Di jaman berkembang dan tersebarnya Islam setelah keruntuhan kerajaan Majapahit, orang Madura sempat menuliskannya dengan huruf “Peghu atau Pèghun” (pigon) yaitu, huruf-huruf Arab yang disesuaikan dengan bahasa atau konsonan Madura yang tidak terdapat dalam abjad Arab, karena abjad Arab belum bisa mewakili konsonan Madura. 
 
Baru setelah berkuasanya pemerintahan kolonial Belanda, bahasa Madura ditulis dalam huruf latin seperti halnya sekarang, namun dalam perkembangannya penulisan bahasa Madura mengalami beberapa perubahan sesuai dengan ejaan yang dipakai dieranya masing-masing.
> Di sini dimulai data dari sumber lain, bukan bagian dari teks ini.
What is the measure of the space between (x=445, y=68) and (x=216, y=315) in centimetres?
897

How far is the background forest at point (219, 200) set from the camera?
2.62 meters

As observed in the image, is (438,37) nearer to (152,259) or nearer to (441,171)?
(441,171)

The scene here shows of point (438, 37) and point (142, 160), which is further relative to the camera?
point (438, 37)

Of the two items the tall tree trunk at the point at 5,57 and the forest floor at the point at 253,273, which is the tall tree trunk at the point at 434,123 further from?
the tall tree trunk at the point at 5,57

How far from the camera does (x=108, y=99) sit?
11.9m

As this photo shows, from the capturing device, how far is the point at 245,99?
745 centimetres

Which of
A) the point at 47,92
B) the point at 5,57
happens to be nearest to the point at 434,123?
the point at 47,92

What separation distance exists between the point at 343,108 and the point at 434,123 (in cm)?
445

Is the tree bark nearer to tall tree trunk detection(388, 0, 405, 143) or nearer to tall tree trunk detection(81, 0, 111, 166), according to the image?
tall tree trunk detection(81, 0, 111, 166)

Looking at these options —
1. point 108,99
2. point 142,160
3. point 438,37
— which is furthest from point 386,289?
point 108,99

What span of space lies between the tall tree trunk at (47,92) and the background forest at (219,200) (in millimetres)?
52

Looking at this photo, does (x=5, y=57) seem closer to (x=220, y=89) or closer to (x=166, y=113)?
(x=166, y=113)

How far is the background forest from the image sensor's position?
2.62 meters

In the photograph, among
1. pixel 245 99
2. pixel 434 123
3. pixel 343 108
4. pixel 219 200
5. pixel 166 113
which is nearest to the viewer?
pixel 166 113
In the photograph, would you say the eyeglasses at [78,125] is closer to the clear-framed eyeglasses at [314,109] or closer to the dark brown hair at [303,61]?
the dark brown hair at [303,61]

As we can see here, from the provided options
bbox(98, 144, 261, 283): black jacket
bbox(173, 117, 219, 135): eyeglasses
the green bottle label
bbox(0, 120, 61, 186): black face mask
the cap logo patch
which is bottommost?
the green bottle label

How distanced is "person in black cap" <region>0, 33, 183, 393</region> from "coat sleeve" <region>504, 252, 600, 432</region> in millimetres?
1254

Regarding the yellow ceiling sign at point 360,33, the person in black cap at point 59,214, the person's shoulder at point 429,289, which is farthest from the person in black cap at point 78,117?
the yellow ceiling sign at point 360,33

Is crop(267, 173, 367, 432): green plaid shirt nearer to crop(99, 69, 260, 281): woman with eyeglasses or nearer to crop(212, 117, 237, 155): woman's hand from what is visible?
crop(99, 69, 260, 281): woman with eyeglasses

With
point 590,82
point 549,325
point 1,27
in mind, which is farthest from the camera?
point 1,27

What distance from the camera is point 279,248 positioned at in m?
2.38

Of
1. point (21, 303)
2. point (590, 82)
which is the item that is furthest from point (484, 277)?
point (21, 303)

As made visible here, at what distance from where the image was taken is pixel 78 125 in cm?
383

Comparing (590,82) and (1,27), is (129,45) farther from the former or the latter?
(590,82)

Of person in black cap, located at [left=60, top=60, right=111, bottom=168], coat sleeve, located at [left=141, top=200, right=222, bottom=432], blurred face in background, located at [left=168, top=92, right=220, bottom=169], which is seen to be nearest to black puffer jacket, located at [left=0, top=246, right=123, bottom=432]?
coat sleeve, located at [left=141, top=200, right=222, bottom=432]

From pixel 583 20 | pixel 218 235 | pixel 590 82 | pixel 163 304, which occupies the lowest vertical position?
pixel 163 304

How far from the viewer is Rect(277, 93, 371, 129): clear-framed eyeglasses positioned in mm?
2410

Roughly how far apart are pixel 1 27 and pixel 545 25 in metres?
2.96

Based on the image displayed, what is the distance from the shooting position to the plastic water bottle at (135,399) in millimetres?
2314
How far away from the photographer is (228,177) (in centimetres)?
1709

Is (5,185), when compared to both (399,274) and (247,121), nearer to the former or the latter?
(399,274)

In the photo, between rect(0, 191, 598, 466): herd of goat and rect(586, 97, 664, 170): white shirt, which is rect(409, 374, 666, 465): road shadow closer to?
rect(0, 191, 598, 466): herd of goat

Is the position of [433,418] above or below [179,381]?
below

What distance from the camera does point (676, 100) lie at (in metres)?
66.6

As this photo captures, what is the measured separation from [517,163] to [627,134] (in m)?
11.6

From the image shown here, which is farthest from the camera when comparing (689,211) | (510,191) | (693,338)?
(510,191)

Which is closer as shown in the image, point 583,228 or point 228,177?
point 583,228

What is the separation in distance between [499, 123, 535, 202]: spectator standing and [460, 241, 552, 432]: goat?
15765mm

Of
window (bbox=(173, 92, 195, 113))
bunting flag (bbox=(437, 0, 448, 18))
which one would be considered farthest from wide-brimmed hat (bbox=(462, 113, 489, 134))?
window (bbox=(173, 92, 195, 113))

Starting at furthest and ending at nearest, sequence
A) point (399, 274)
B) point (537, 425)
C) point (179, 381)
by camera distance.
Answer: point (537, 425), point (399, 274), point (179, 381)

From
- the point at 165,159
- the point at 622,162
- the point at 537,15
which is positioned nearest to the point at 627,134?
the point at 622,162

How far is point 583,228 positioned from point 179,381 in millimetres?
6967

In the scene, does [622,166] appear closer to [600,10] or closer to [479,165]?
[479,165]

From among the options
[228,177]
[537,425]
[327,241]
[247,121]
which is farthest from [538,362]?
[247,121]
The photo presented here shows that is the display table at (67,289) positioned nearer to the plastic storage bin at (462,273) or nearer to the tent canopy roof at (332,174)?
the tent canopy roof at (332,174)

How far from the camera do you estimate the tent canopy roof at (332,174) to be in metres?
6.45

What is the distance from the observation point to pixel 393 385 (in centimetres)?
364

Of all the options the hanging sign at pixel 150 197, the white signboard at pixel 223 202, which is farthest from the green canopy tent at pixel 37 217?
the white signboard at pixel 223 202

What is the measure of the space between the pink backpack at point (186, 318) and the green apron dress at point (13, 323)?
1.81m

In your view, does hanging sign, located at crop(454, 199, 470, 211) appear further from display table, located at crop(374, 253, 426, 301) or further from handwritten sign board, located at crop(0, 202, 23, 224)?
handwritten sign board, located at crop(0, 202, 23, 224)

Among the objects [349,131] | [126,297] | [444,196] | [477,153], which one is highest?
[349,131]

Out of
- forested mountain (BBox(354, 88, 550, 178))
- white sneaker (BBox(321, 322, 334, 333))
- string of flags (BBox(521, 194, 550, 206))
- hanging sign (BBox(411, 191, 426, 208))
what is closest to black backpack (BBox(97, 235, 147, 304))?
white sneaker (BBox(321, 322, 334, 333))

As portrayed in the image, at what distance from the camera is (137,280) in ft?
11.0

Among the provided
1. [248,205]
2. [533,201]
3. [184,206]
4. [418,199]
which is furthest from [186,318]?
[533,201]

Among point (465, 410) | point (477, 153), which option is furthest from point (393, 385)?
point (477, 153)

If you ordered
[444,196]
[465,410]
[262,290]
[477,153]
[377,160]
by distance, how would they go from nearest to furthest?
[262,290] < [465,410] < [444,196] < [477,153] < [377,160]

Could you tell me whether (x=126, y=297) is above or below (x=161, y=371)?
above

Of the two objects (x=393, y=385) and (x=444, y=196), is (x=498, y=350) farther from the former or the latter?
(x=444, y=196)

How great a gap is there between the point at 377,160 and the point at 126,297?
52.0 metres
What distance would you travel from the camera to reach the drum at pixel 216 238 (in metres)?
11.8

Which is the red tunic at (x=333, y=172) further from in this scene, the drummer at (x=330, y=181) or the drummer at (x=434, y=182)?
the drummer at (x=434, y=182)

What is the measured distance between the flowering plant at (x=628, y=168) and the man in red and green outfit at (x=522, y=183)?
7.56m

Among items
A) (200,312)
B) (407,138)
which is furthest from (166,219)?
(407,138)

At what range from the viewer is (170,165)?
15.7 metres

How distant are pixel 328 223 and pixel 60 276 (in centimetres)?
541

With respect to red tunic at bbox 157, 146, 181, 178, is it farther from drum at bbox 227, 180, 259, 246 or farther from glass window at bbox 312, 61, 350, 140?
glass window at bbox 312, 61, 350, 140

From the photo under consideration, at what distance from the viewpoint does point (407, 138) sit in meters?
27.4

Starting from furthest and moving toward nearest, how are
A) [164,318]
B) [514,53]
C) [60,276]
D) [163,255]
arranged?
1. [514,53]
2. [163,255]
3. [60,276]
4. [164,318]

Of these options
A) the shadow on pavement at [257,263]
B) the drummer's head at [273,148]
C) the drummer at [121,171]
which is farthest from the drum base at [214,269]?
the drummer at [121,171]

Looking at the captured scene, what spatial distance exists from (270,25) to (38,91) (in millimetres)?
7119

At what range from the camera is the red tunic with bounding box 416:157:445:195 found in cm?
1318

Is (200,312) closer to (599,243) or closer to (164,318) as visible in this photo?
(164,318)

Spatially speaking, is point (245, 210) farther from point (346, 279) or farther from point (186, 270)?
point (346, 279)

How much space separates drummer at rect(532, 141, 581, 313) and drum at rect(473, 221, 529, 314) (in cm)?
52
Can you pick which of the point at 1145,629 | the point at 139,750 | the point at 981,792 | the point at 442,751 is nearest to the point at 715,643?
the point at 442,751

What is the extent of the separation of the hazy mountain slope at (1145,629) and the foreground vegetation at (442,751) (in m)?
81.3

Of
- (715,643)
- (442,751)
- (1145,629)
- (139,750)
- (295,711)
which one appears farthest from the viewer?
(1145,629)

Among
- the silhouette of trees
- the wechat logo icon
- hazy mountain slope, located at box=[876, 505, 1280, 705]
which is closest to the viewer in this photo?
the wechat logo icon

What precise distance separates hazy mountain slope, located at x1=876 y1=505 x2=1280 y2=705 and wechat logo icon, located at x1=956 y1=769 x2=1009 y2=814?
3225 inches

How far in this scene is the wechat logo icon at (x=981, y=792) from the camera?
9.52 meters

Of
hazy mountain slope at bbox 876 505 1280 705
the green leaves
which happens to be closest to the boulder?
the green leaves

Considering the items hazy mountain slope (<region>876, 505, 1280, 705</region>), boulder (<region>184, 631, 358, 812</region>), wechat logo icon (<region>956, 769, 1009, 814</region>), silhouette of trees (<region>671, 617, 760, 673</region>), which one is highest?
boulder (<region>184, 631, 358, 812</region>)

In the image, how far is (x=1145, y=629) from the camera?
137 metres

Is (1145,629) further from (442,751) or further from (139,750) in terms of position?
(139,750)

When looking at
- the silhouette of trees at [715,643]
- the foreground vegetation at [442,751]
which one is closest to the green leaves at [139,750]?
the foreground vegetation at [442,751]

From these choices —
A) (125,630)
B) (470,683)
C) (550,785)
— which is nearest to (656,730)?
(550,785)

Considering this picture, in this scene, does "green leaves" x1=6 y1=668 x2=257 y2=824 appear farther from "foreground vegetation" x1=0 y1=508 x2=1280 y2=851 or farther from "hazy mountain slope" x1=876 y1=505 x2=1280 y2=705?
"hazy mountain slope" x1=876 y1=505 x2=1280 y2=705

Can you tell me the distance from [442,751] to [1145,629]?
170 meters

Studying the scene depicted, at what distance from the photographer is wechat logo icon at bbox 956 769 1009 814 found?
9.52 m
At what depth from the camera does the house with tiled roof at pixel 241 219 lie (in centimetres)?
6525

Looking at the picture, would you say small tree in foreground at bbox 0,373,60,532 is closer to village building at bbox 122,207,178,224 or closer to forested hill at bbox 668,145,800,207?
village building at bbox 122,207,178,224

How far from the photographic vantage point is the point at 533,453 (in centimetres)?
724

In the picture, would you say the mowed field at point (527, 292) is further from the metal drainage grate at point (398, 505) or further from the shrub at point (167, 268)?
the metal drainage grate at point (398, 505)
Menurut Uhlenbeck (1964: 174, 176-177), pemilihan dialek Sumenep sebagai bahasa standar serta peralihan ke huruf latin pada awal abad ke 20 agaknya telah menyusul penelitian Kiliaan tentang bahasa Madura, 
 
Berdasarkan penelitian itu Kiliaan terutama menerbitkan kitab tata bahasa Madura dalam dua jilid (1897) serta sebuah kamus yang disusun berdasarkan transkripsi huruf jawa, disusul transkripsi bahasa Madura ke huruf latin dan penerjemahan dalam bahasa Belanda (1904-1905). Kamus Madura-Belanda yang diterbitkan pada tahun 1913 oleh Penninga dan Hendriks tak lebih dari pada versi yang disederhanakan dari kamus tersebut di atas. Perlu dicatat juga kamus Madura-Indonesia yang disusun oleh Asis Safioedin, SH (1976), kamus Madura - Madura Indonesia oleh Tim pakem Maddhu Pamekasan (2007), juga kamus Dwibahasa Indonesia-Madura oleh Balai Bahasa Surabaya (2008).

SEJARAH KAMUS BAHASA MADURA

Dalam sejarahnya, kamus bahasa Madura yang pernah ada adalah :

1. Kiliaan. H.N., Madoereesch - Nederlandsch - Woordenboek;
Jilid I (th 1904) dan jilid II (th 1905); Boekhandel en Drukkerij
Voorheen E.J. Brill. Leiden. 

2. Penninga.P.dan Hendriks. H, Practisch Madurees-Nederlands WOORDENBOEK
(met een aanhangsel bevattende een kleine handleiding voor 't aanleren der Madoeresch taal met aanwijzig voor de uitspraak en woordleer. Benevens leesstukjes om de taal eenigzins in haar constructie te leren kennen) ; G.C.T van Dorp & Co.N.V ; Semarang — Surabaya — Den Haag (1913). 

3. Penninga. P. dan Hendriks. H, Practisch Nederlands-Madurees WOORDENBOEK (met een aanhangsel bevattende een kleine handleiding voor 't aanleren der Madoeresch taal met aanwijzig voor de uitspraak en woordleer. Benevens leesstukjes om de taal eenigzins in haar constructie te leren kennen) ; G.C.T van Dorp & Co.N.V ; Semarang — Surabaya — Den Haag (1913). 

4. Safioedin, Asis, SH, Kamus Bahasa Madura-Indonesia ; Penerbit : CV. Kanendra Suminar, Surabaya (1976). 

5. Sasaki,K.,KamusPercakapanDasarBesaMadure-Indonesia-Jepang, Tokyo (1993). 

6. Sugiarto dkk, Kamus Indonesia-Daerah (Jawa, Bali, Sunda, Madura), Jakarta, Gramedia Pustaka Utama (1993). 

7. Tim Pakem Maddhu Pamekasan , Kamus bahasa Madura-Madura-Indonesia, Dinas pendidikan dan Kebudayaan, Pamekasan (2007). 

8. Departemen Pendidikan Nasional Pusat Bahasa, Balai Bahasa Surabaya ; Kamus Dwibahasa Indonesia-Madura, Surabaya (2008).